Select : [$.execution.startTime]
Where :  [$[?(@.execution.startTime > "2025-10-31T23:59:59")]]
Where :  [$[?(@.execution.startTime < "2025-12-01T00:00:00")]]
Select : [$.statistics.jobResults.returnCode]
Select : [$.statistics.jobResults.recordsProcessed]

The wrangler enables rapid detection of policy violations, job performance settings, and more, while also supporting post-facto qualitative log file culling to save disk space (where permitted).

Sample OGS Uses

Because SortCL powers many IRI tools, OGS provides a shared governance layer across the entire platform.

Data Integration
In IRI Voracity and IRI NextForm, governance policies can control ETL and data migration jobs that move data between databases, files, and cloud platforms.

Data Protection
In IRI FieldShield, OGS policies can restrict and log execution of masking operations involving highly sensitive datasets.

Test Data Provisioning
In IRI RowGen, governance policies can ensure that synthetic data generation workflows comply with internal testing policies.

Because these tools all leverage the same SortCL runtime, OGS ensures consistent governance enforcement across diverse data workflows.

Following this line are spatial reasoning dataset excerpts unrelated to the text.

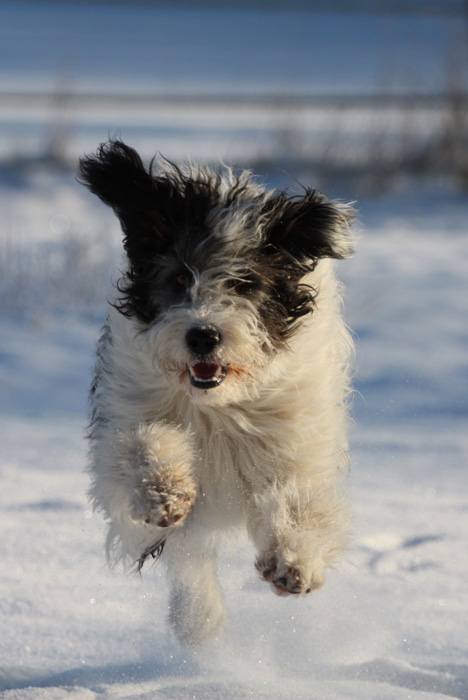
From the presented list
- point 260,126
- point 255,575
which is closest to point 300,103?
point 260,126

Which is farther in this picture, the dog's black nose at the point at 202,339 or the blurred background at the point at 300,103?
the blurred background at the point at 300,103

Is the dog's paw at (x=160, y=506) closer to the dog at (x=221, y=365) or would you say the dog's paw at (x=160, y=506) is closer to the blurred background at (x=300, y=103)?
the dog at (x=221, y=365)

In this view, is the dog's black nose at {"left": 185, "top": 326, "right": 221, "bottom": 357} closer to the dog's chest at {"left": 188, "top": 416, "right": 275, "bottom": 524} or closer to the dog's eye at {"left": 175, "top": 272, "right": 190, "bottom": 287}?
the dog's eye at {"left": 175, "top": 272, "right": 190, "bottom": 287}

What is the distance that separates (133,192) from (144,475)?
102 centimetres

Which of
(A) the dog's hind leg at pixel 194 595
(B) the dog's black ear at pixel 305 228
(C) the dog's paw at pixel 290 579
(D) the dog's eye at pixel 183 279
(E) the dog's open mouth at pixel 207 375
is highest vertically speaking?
(B) the dog's black ear at pixel 305 228

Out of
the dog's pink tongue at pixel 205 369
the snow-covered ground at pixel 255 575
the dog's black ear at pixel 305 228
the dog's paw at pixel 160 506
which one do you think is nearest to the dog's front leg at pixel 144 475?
the dog's paw at pixel 160 506

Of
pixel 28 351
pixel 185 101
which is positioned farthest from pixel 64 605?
pixel 185 101

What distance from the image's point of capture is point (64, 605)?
3527 mm

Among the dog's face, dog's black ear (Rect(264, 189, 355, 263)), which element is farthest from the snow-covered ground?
dog's black ear (Rect(264, 189, 355, 263))

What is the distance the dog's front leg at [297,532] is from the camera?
2.80 metres

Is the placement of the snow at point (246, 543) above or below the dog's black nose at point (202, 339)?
below

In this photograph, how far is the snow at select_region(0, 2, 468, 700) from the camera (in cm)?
321

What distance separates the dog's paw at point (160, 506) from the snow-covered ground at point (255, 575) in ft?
1.89

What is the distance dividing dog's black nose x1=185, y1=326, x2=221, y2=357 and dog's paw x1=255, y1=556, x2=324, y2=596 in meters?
0.70
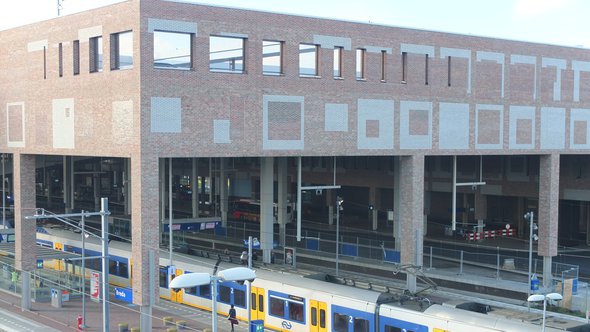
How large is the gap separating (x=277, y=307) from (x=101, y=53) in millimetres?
13172

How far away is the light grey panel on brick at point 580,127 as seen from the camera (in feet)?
141

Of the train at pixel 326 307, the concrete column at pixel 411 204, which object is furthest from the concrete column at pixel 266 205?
the concrete column at pixel 411 204

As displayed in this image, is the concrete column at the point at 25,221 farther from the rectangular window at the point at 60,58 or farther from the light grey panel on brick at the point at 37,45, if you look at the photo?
the rectangular window at the point at 60,58

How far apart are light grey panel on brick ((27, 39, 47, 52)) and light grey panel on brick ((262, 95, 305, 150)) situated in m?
11.2

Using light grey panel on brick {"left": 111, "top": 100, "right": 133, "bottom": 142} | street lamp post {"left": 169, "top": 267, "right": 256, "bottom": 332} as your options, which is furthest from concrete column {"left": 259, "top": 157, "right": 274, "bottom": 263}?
street lamp post {"left": 169, "top": 267, "right": 256, "bottom": 332}

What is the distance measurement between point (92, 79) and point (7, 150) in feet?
33.9

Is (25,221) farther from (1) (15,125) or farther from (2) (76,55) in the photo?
(2) (76,55)

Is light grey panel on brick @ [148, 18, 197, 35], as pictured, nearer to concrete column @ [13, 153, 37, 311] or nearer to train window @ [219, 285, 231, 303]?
train window @ [219, 285, 231, 303]

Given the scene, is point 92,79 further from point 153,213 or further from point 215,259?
point 215,259

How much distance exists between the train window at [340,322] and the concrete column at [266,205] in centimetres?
1363

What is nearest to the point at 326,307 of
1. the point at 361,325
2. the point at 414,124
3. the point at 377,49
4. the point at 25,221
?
the point at 361,325

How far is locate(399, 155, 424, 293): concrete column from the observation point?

OGS Benefits for Enterprise Users

Organizations adopting CoSort 11 gain several operational advantages:

Stronger Security
Fine-grained RBAC and ABAC policies protect sensitive data operations.

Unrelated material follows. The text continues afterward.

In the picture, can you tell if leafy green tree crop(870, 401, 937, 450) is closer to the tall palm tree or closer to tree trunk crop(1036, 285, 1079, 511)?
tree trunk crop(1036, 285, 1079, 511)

Trusted Production Workflows
Digital signatures ensure job scripts remain unmodified and authorized.

Comprehensive Auditability
JSON-based logs provide a detailed record of operational activity.

Unified Governance
Policies apply consistently across multiple IRI tools and workflows.

Compliance Readiness
Structured audit trails support regulatory frameworks and internal controls.

Runtime Efficiency
By integrating governance checks into SortCL’s existing multi-threaded and/or task-consolidating runtime environment rather than relying on external orchestration layers, OGS maintains the high data throughput and speed expected by existing CoSort users.

Conclusion

The Operational Governance System (OGS) in IRI CoSort 11 represents a major advancement in custom-governed infrastructure for high-performance data management jobs.

By combining:

• policy-driven, granular attribute- and role-based access control;
• script integrity verification;
• metadata-aware governance and cataloging; and
• robust audit logs and log management, 

OGS enables organizations using IRI software to maintain secure, compliant, and verifiable data workflows while continuing to leverage the speed and flexibility of the underlying SortCL program. This new infrastructure provides a unified governance layer that strengthens operational control across the entire IRI data management product ecosystem.

Upcoming articles on the IRI blog will dive deeper into the components of OGS, revealing their features and use cases.

1. DarkShield nevertheless also produces an additional JSON audit log largely compatible with the new SortCL audit log schema. Those log files can thus also be examined in the OGS audit log wrangler utility, or via SortCL, Splunk, and other log analytics tools, too, along with SortCL jobs that may run with DarkShield, like in RowGen or Voracity.